* **Your instructions**:
Copy everything from the line containing "Is the raised" down to the end of the records, swapping "camera" for "observer" and keeping the rest unchanged.

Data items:
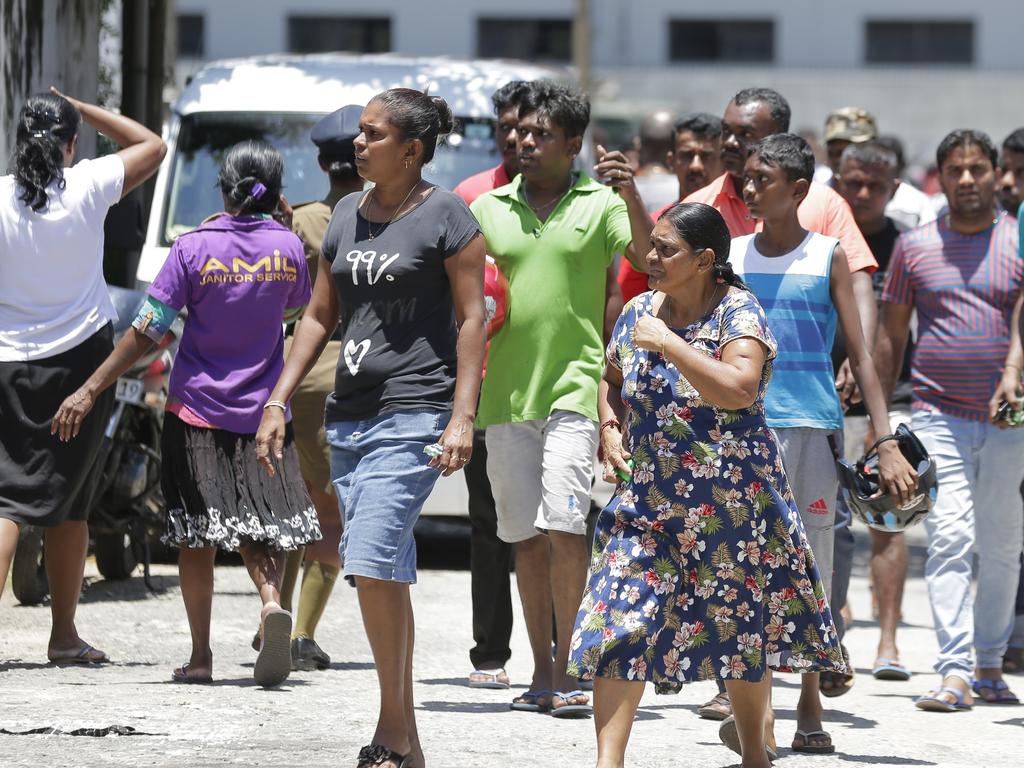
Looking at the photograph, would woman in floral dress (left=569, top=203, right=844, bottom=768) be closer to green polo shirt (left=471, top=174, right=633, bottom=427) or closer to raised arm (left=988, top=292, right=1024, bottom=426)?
green polo shirt (left=471, top=174, right=633, bottom=427)

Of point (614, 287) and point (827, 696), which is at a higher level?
point (614, 287)

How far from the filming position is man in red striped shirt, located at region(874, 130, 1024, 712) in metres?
7.31

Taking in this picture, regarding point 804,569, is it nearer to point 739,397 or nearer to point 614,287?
A: point 739,397

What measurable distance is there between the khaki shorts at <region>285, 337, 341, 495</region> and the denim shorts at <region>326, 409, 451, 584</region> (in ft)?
6.54

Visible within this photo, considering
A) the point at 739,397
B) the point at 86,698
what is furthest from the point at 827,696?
the point at 86,698

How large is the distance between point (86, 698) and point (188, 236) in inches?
67.1

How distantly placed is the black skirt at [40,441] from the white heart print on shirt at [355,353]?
1.91m

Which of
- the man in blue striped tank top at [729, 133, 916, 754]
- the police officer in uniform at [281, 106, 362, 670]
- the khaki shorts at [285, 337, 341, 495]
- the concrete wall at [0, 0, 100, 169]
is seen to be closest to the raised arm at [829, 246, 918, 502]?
the man in blue striped tank top at [729, 133, 916, 754]

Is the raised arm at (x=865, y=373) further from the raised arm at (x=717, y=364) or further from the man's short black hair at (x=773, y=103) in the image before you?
the man's short black hair at (x=773, y=103)

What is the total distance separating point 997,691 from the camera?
7.37 metres

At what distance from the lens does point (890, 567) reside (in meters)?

* **Result of the exercise**:
Is the raised arm at (x=865, y=373) further from the raised arm at (x=717, y=364) or further from the man's short black hair at (x=773, y=103) in the image before you?
the man's short black hair at (x=773, y=103)

What is the total distance separating point 997,691 from the observer?
7.37 metres

At what distance from the lens does point (890, 567) reside (in meters)?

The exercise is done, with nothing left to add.